Temple Standard, by Scott D. Whiting
Of the Seventy
My team at work was moved to new offices today. As part of the move, I packed all of my office belongings into boxes and began the task of finding places for everything in my new office. I quickly realized that I've accumulated a lot of unneeded papers and magazines! This move was a great opportunity to review the things that had been stored, get rid of some and properly file others, and resolve to not let clutter into my new, clean workspace.
As I sorted the piles of things, I thought of how I've been letting too many piles accumulate at home. My desk and other conspicuous places now have stacks of papers and magazines that need to be addressed. My office move makes me want to finally go through these piles at home.
After reviewing Elder Whiting's talk, I'm thinking that I might need to clean up even more personal clutter in my life. In his talk, he shared the story of touring a temple under renovation and observing feedback given on finding grit on a wall and a misaligned piece of glass in an interior leaded-glass window.

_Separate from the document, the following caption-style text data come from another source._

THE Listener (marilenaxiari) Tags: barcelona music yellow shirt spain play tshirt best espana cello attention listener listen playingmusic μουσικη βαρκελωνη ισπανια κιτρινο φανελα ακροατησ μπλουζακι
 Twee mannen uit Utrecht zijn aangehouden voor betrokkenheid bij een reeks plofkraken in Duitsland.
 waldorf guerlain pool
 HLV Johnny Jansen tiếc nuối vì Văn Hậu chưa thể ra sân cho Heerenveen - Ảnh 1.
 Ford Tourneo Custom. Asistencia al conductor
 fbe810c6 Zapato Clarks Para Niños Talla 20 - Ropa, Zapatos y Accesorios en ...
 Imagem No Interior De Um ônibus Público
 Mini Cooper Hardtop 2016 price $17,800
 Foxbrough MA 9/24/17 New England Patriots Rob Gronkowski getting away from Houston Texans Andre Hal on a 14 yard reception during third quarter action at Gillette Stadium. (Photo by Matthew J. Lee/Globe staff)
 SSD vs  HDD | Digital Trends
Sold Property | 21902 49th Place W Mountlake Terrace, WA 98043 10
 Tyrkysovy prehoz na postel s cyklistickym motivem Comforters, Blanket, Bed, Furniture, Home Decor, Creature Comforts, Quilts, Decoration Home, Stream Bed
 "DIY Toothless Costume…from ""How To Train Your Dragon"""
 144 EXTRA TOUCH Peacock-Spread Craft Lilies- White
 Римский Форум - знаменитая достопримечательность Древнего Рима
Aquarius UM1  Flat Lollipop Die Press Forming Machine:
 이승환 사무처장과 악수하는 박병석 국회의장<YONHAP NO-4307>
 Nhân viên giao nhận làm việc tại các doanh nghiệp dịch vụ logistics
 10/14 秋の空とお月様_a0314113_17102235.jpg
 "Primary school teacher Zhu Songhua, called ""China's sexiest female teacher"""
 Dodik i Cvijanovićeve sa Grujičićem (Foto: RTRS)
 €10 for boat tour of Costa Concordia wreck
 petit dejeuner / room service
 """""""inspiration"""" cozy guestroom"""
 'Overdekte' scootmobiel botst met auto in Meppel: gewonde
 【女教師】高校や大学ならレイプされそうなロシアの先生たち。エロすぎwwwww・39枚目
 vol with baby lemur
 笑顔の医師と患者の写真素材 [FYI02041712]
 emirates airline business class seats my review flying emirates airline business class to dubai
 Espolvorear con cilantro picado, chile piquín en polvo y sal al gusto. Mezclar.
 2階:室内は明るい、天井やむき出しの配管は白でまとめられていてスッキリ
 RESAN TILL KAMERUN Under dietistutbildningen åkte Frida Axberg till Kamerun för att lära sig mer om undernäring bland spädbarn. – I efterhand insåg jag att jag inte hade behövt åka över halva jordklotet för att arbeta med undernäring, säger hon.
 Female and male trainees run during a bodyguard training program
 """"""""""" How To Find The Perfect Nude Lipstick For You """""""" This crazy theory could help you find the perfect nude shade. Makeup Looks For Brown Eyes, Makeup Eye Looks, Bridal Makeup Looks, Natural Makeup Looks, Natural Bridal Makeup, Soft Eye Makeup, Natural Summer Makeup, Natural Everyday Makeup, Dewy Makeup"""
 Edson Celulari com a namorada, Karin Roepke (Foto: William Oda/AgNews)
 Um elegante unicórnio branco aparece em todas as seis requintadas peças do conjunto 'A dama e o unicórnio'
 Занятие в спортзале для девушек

These observations were given with under the reason that such are "not temple standard."
Later, after the renovations were complete, Elder Whiting toured the temple again and saw that the concerns had, indeed, been addressed, but that both would have been covered by something by design (wallpaper and a potted plant, respectively). Here are the questions that arose in his mind:
Why would walls with a little grit and a window with a little asymmetry require additional work and even replacement when few human hands or eyes would ever know? Why was a contractor held to such high standards?
His answer came upon seeing the familiar inscription on the outside of temples: Holiness to the Lord, the House of the Lord."
As I think of cleaning my office space, my living space, and my personal life, I wonder, "How clean is clean? Am I clean enough, or do I need to do more?" I try to live a temple standard, but I'm sure my life has some grit and a misaligned piece of glass or two. Here is reassuring counsel from Elder Whiting:
Gratefully, the temple standard that we are asked to meet is not that of perfection, although we are striving for it, but rather that we are keeping the commandments and doing our best to live as disciples of Jesus Christ.
My wife's family (me included) at the Jordan River Temple in December. |
I would like to say that I'm doing just fine, but I think that this time of office changes and cleaning (and reviewing Elder Whiting's talk) will help me to take a look inside of myself and see if I can get rid of some of the grit from the walls and make sure that all the pieces of my leaded-glass inside are properly aligned, metaphorically speaking, of course.